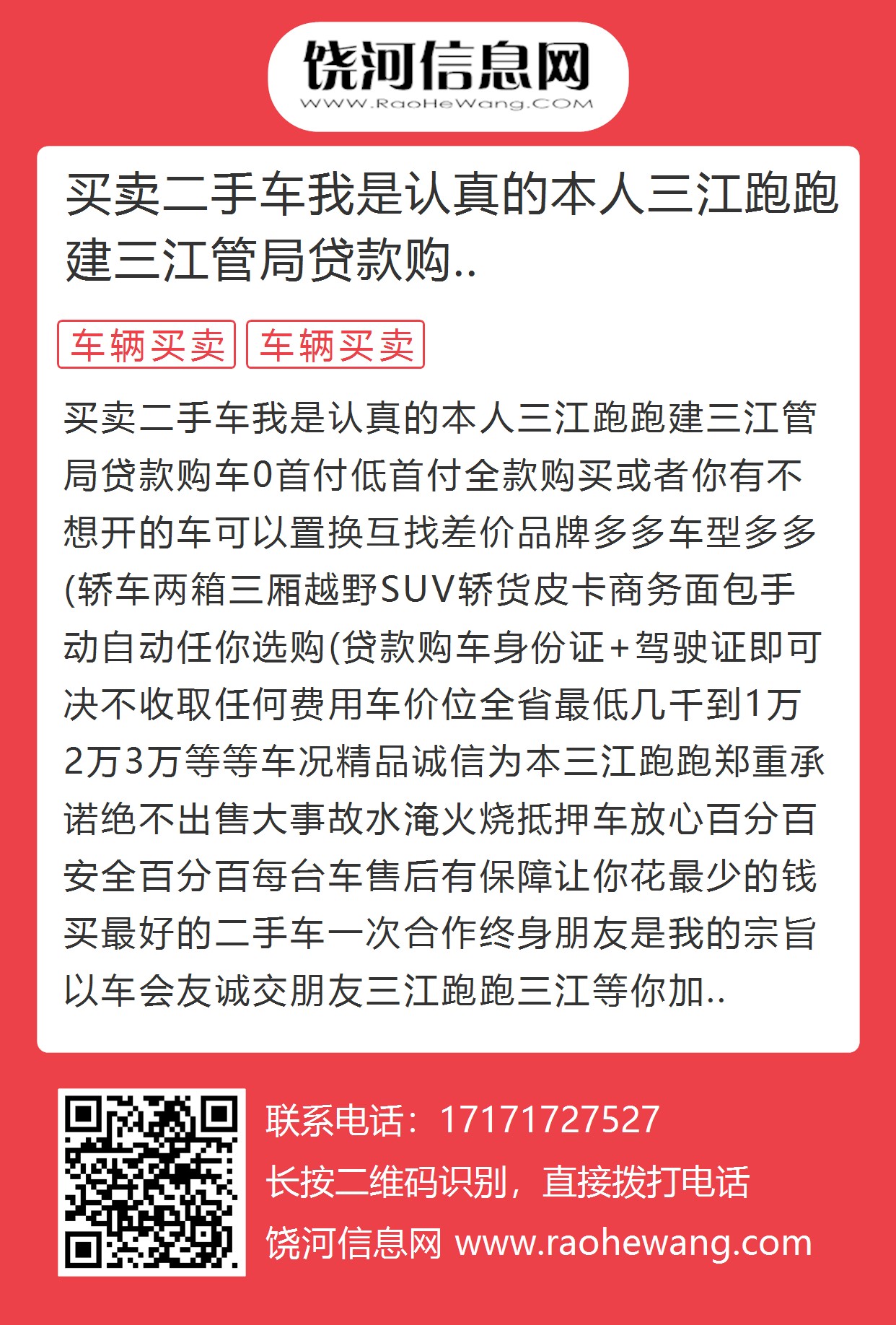 饶河信息网
WWW.RaoHeWang.COM

买卖二手车我是认真的本人三江跑跑建三江管局贷款购..

车辆买卖 车辆买卖

买卖二手车我是认真的本人三江跑跑建三江管局贷款购车0首付低首付全款购买或者你有不想开的车可以置换互找差价品牌多多车型多多(轿车两箱三厢越野SUV轿货皮卡商务面包手动自动任你选购(贷款购车身份证+驾驶证即可决不收取任何费用车价位全省最低几千到1万2万3万等等车况精品诚信为本三江跑跑郑重承诺绝不出售大事故水淹火烧抵押车放心百分百安全百分百每台车售后有保障让你花最少的钱买最好的二手车一次合作终身朋友是我的宗旨以车会友诚交朋友三江跑跑三江等你加..

联系电话：17171727527
长按二维码识别，直接拨打电话
饶河信息网 www.raohewang.com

» WHAT NEEDS TO BE DONE
Take the listing and print it again exactly, but without any pictures.

» RESPONSE AREA
 饶河信息网
WWW.RaoHeWang.COM

买卖二手车我是认真的本人三江跑跑建三江管局贷款购..

车辆买卖 车辆买卖

买卖二手车我是认真的本人三江跑跑建三江管局贷款购车0首付低首付全款购买或者你有不想开的车可以置换互找差价品牌多多车型多多(轿车两箱三厢越野SUV轿货皮卡商务面包手动自动任你选购(贷款购车身份证+驾驶证即可决不收取任何费用车价位全省最低几千到1万2万3万等等车况精品诚信为本三江跑跑郑重承诺绝不出售大事故水淹火烧抵押车放心百分百安全百分百每台车售后有保障让你花最少的钱买最好的二手车一次合作终身朋友是我的宗旨以车会友诚交朋友三江跑跑三江等你加..

联系电话：17171727527
长按二维码识别，直接拨打电话
饶河信息网 www.raohewang.com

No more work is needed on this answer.